/insecure-flight-booking-app

A Spring-Boot based web application for booking flights (fake data) that may contains vulnerabilities. Course project for UCD COMP47660 Secure Software Engineering

Primary LanguageJavaMIT LicenseMIT

inSecurity

This is the Flight Reservation Web Application repository for UCD BSc Computer Science module COMP47660 Secure Software Engineering in 2020-21

Authors (Team inSecurity)

Pre-requisites

  • Java 8 or higher version (version 1.8+)
  • Maven

Project Status

GitHub CodeQL Analysis

How to run this program

  1. Decrypt encrypted sensitive properties

    • Encryption of sensitive properties inside file application.properties is enabled with Jasypt

    • To generate the encoded credential value, go to maven library path ~/.m2/repository/org/jasypt/jasypt/1.9.0 on terminal (CLI)

    • Use the following command to run the JAR program to generate the encoded value

       java -cp jasypt-1.9.0.jar org.jasypt.intf.cli.JasyptPBEStringEncryptionCLI input="value" password=<key> algorithm=PBEWithMD5AndDES
      
      • input - The value in string to be encoded
      • password - The key for both encryption and decryption of the input
      • algorithm - The encoding algorithm, that here we use a Password-Based version of DES Encryption algorithm, with the MD5 hash of the password as the encryption key
    • Jasypt reads all the properties from application.properties or any classpath properties that you passed, with value prefix ENC( and suffix )

    • The password is required to run this application, with the following Maven argument :

      -Djasypt.encryptor.password=secretkey

    • Reference : https://medium.com/@mail2rajeevshukla/hiding-encrypting-database-password-in-the-application-properties-34d59fe104eb

  2. Open a terminal on the root directory of this project (ie. where this doc is stored)
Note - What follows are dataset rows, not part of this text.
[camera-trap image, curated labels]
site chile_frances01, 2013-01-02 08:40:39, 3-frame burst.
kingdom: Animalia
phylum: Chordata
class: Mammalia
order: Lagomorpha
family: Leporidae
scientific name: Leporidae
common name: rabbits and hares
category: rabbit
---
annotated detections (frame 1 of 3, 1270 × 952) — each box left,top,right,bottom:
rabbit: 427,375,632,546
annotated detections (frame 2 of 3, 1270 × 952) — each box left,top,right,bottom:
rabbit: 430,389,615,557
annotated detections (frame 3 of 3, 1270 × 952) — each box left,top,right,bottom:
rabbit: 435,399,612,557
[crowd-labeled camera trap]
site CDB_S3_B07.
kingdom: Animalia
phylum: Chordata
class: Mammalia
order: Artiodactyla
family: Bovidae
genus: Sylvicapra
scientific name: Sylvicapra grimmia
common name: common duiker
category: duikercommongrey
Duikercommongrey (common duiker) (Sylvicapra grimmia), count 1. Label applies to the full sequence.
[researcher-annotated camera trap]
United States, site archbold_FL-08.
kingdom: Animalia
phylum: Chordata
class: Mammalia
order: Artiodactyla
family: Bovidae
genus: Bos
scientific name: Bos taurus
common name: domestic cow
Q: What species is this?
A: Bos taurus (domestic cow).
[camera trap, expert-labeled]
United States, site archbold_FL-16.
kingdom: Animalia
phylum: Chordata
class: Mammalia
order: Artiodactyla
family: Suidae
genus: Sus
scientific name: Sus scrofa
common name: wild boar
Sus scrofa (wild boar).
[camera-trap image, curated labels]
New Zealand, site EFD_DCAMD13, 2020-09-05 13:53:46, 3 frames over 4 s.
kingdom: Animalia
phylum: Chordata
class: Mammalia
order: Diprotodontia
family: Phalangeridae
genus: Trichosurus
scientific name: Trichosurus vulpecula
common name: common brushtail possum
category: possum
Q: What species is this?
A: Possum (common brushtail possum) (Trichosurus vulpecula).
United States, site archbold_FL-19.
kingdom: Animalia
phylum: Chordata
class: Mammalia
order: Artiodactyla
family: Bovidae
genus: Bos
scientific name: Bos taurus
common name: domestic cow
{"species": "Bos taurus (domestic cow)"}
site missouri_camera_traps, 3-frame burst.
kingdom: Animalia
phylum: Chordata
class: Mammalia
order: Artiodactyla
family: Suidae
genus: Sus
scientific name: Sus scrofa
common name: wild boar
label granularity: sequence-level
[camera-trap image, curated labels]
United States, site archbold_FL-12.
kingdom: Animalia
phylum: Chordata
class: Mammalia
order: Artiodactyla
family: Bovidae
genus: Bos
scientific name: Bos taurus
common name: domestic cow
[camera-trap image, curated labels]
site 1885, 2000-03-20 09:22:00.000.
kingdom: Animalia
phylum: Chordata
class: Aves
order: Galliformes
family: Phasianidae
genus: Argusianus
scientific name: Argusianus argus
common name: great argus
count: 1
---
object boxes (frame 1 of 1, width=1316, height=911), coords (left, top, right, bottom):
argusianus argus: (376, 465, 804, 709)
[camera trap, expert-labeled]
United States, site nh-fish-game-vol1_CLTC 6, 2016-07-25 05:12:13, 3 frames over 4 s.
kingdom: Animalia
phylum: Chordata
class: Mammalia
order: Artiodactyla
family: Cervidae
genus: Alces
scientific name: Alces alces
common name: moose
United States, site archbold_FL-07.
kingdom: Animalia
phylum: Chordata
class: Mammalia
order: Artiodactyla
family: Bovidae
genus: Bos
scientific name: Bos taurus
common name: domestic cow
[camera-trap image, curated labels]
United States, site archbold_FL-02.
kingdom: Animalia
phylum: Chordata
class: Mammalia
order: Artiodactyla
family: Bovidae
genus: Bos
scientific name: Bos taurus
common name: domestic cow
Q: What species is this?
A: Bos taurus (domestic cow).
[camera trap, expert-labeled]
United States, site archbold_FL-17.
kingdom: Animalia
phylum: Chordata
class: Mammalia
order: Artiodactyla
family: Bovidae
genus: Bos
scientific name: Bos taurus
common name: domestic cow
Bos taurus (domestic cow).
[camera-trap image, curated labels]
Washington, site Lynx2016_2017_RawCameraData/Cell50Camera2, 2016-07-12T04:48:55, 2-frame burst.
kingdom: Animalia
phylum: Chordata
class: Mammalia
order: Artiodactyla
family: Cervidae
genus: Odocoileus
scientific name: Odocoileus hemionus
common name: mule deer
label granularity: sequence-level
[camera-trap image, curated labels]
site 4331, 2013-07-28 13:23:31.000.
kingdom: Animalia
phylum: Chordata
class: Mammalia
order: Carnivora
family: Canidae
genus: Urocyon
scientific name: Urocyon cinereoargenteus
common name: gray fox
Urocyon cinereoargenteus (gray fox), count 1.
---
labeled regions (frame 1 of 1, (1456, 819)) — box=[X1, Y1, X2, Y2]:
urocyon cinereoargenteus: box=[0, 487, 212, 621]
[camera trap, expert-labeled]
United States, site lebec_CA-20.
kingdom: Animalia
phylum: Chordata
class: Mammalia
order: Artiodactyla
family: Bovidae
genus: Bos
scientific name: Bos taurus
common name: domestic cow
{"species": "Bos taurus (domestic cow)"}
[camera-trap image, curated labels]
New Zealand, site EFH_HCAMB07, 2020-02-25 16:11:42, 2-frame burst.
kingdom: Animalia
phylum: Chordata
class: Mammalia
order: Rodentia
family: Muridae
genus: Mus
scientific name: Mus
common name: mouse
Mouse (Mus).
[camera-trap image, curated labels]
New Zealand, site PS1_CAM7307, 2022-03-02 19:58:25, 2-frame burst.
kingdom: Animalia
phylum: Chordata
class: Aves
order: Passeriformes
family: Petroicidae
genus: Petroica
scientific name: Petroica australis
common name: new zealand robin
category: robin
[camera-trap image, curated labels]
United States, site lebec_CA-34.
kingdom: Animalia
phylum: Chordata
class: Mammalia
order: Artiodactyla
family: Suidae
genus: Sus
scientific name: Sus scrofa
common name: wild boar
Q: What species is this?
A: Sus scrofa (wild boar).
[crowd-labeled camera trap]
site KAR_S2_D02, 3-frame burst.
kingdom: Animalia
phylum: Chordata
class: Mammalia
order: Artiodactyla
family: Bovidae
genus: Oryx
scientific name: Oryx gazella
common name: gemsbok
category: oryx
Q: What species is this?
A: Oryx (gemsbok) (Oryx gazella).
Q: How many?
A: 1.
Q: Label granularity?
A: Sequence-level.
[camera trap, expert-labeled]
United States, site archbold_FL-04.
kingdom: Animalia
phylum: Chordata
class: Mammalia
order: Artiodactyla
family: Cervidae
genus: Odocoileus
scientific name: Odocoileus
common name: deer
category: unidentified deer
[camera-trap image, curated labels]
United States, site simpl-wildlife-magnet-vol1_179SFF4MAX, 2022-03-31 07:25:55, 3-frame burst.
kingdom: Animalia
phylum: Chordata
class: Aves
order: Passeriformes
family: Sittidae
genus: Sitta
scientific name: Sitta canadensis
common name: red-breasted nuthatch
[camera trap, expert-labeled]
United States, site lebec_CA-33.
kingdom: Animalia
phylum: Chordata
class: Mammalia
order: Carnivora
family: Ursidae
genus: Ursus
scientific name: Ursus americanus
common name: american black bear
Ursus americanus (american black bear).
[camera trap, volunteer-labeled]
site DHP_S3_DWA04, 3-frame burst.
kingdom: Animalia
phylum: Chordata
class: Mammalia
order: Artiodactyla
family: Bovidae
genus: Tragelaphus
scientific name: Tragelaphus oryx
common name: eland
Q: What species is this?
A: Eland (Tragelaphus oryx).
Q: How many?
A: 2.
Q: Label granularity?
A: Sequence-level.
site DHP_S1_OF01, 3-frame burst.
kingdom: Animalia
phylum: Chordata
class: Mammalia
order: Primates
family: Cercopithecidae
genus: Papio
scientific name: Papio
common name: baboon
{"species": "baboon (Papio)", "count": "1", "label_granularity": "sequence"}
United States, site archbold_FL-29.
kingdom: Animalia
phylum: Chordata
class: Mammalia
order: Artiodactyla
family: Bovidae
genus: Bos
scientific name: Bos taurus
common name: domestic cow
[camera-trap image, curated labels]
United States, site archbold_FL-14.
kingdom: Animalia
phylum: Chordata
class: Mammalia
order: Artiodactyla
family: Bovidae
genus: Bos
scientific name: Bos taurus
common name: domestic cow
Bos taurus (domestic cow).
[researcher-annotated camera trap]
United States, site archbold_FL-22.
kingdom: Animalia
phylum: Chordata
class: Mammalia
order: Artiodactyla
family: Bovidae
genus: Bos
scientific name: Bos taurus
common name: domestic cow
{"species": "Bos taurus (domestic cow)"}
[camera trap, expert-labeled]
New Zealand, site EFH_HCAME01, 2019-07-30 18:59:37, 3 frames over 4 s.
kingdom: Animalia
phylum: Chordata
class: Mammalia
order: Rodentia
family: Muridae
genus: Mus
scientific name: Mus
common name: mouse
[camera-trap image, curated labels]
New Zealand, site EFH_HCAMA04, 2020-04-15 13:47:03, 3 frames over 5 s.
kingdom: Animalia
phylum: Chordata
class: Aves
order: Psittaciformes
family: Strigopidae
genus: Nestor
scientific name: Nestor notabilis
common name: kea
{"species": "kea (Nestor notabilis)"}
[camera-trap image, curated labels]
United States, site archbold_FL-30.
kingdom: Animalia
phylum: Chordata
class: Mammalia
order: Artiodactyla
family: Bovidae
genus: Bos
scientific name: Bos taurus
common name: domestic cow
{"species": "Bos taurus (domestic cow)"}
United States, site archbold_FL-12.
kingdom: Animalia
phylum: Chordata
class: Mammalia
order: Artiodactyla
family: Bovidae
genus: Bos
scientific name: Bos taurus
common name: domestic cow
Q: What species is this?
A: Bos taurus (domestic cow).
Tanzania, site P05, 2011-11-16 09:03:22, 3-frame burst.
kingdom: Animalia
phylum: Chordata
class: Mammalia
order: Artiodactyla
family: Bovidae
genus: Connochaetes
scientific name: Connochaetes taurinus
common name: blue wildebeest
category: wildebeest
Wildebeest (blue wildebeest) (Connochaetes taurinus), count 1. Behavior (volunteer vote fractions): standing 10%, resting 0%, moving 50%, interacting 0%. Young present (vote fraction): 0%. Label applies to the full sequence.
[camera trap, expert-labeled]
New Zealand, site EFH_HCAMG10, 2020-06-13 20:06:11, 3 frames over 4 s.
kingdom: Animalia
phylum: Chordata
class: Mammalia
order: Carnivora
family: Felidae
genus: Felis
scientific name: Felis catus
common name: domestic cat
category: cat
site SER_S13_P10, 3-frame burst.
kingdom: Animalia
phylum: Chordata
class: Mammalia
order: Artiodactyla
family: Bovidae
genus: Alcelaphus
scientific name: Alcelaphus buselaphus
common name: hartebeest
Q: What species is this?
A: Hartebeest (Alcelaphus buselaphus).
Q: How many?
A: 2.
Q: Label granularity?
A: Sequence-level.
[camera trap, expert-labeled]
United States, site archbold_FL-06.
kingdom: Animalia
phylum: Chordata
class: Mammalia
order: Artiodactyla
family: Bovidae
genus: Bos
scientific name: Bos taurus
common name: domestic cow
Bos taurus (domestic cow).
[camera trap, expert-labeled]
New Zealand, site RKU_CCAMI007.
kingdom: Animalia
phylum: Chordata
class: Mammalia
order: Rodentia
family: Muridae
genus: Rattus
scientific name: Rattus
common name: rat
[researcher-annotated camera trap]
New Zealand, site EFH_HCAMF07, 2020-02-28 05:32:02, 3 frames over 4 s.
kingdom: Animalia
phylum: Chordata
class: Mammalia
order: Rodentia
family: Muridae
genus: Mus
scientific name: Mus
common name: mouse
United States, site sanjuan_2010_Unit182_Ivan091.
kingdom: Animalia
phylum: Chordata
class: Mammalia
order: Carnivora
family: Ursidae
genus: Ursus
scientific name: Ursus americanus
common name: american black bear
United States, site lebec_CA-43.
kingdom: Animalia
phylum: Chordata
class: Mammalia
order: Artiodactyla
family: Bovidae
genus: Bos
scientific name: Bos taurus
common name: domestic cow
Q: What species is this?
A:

  3. Run the command mvn clean install to run tests and build the project

  4. Run the command mvn spring-boot:run to run the Spring Boot application

  5. Note that the first run of this web app will return certain Exception since initialization of database tables is not included in the relevant SQL script, while those tables will be initialized automatically after those exceptions are thrown. Thus, it will run smoothly after the first time.

  6. Go to http://localhost:<server.port> to open the web application (setting can be done in application.properties)

    # 8080 by default
    server.port=<open_port>
  7. To connect to the h2 database, open up any browser and navigate to localhost:8080/h2-console

  • Click on Advanced -> Proceed to localhost (unsafe).

    Accept the risk of using self-signed certificate

Introduction to this web application

Homepage is the first page you will always see when you open this application with localhost:<server.port>

Homepage frontend for guest

  1. Header of the navigation bar, also the link to homepage
  2. Reservation retrieval form for any guest with their email address & reservation id
  3. Club member registration link
  4. Member login link
  5. Flight search as a guest

Member

  1. Register a Club Member Account by clicking the Register link (3) in the upper right-hand corner.

  2. Input the required details and click Register at the bottom of the form.

  3. Upon returning to the login page, you can login as the created Member via the Login button (4) in the upper-right hand side of the page.

    Homepage frontend for member

  4. Clicking on the Member icon (displayed as your username) that has nor replaced the Register/Login icons, a dropdown menu will give you a choice of viewing reservations (6), your profile (7) or logging out (8).

  5. Click on Profile to see your personal details and find links to edit user details (9), view stored credit cards (10), changing password (11), or delete the Member registration (12).

    View Member Profile

  6. By default, credit cards are required to book a flight. Select View Credit cards, then Add New Card to create one. If you do not you will be propmpted to do so during the boooking process.

  7. From the home page, select a Fight to book. An example might be From Sofia to Dublin on the 19th of March.

  8. After completing a booking it will be available to view in Reservations in the Member drop-down menu in the upper-right hand side.

  9. If more than 24 hours away, an option to cancel will be available.

Guest

  1. As a guest, you can use the flight search form (5) right away to make reservation
  2. You will require the email address and the reservation id to retrieve your reservation information

Admin

As an admin, you can look at users' profiles, update their information, and change their reservations.